### Given request 1
Gather every line of the rows below that contains the string "child", copying each line in full. Case counts.

### Page excerpt
·····
Two different integration approaches will be presented, one
referred to as augmented monitoring, the other as virtual
monitoring. These two approaches will be presented in detail.
Additionally, the augmented monitoring approach will enable
the real-time mapping of arbitrary geo-objects and sharing this
information among numerous virtual globe clients with the use
of a collaboration framework. For the realisation of such a
solution the video geo-registration process based on low quality
and low cost IMU/GPS sensors used in mini or micro UAV
systems with an adequate geo-referencing accuracy is a major
challenge. Especially the system calibration of the camera
misalignment as well as the continuously changing systematic
attitude and position error of the MEMS based IMU and
navigation grade GPS receivers have a great influence on the
achievable geo-registration accuracy.
The paper commences with a technical overview of mini and
micro UAV systems, with a focus on their suitability for
mapping applications. Additionally, the UAV platform used for
these investigations is presented. Next, the state of the art of
virtual globe technologies is reviewed and put into perspective
with our own virtual globe technology i3D. The paper then
describes the entire real time data processing chain and the
developed software components. This workflow is subdivided
into the following steps. First, the flight data and video stream
transmission and synchronisation process is introduced.
Subsequently, the geo-referencing approach for geo-registering
the captured video streams is discussed. This is followed by a
description of the different strategies for integrating video
streams into the i3D virtual globe technology. The final section
of the paper presents results and experiences from a test case
project and provides an overview of new applications.
Furthermore, the mapping accuracies obtained from the above
·····
### Records shown
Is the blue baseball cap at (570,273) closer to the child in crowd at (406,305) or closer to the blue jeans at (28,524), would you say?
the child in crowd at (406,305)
·····
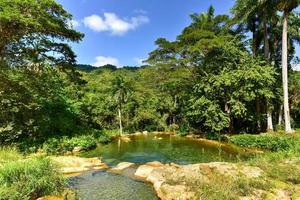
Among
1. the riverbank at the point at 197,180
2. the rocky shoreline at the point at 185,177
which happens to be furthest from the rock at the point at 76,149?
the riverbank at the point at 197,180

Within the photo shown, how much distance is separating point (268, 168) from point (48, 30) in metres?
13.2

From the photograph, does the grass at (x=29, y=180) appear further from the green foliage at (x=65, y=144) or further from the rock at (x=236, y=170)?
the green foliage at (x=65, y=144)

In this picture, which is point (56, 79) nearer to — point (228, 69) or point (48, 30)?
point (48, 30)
·····
### Given request 2
In the page excerpt on UAV video and virtual globes, what is the name of the authors' own virtual globe technology?

### Final answer 1
Is the blue baseball cap at (570,273) closer to the child in crowd at (406,305) or closer to the blue jeans at (28,524), would you say?
the child in crowd at (406,305)

### Final answer 2
i3D